Since the 1940s, hydraulic fracturing has evolved from pumping complex chemical formulations with limited knowledge of actual fracture dimensions to science-based fracture design, modeling and evaluation methods, which incorporate large amounts of reservoir information, including microseismic data. The development and implementation of cleaner and safer chemistry technologies have also improved the way operations are performed today.
“Now we have a far better understanding of the actual fracture dimensions that are created,” Mr Ayala said. “This has spawned such advances as the Schlumberger HIWAY flow-channel hydraulic fracturing technique, which enables the placement of high-conductivity channels through pulses of specialized proppant stages during the fracture treatment.
“This is a step-change from the traditional method of placing proppant homogeneously across the entire fracture section using high injection rates,” he explained. By increasing the effective stimulated rock volume, the HIWAY method increases production while reducing water by as much of 50% and proppant by as much as 40%, he added.
This technique has been used successfully in a number of unconventional reservoir operations worldwide. For example, an Eagle Ford operator applied the fracturing technique with great results. In a recent completion for a cumulative 60-day period, the HIWAY treatment improved oil production by 43% and gas production by 61% in a horizontal well with reservoir pressures of 8,000 to 10,000 psi. Water and proppant were reduced by 58% and 35%, respectively.
“What this means is, we are delivering the same, and usually improved, production with less environmental impact and a smaller footprint,” Mr Klem said. “This is basically a smarter, faster way to develop assets, which again improves the efficiency of the operations.”
The StimMAP LIVE, a real-time, microseismic fracture monitoring tool can determine where the fracture is going and how far it is extending in real time. “With this tool, we can pinpoint where the fractures are and ensure that we are clearly staying in the pay zone,” Mr Klem said.
The mapping technology was used to lower nonproductive time, and ultimately costs, in a tight-gas well that required multizone stimulation and isolation in the Rocky
Mountain region. The operator was able to test, monitor and validate more cost-effective stimulation fluids and optimize pump rates and proppant volumes. This resulted in faster stimulation operations, increased flowback and higher overall production at a lower cost.
“Going forward, I believe there will be a continued push for solutions that drive efficiency, increase safety and reduce environmental impact,” Mr Ayala said. “Currently, the industry is working on a proven way to mathematically model fracturing in unconventional reservoirs prior to operations. This will lead to further efficiency improvements by enabling us to use only the amount of material required to optimize fractures.”

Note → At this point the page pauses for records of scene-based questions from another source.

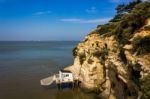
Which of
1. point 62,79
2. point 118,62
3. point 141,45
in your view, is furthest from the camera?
point 62,79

To address that challenge, Schlumberger has developed an unconventional fracture simulator that serves as both a training tool and a better way to design completions. “The simulator allows us to accurately predict where the fracture will be and what it will look like before we pump. Then, we design only what is necessary to target the sweet spot,” Mr Klem said. “Most jobs take a geometric approach by fracturing equidistant points across the entire reservoir. But Mother Nature is not very geometric. We want to target only the areas that are economical to fracture.”
HIWAY and StimMAP LIVE are marks of Schlumberger. Understand the Reservoir First, IntelliFrac and LiteProp are trademarked terms of Baker Hughes.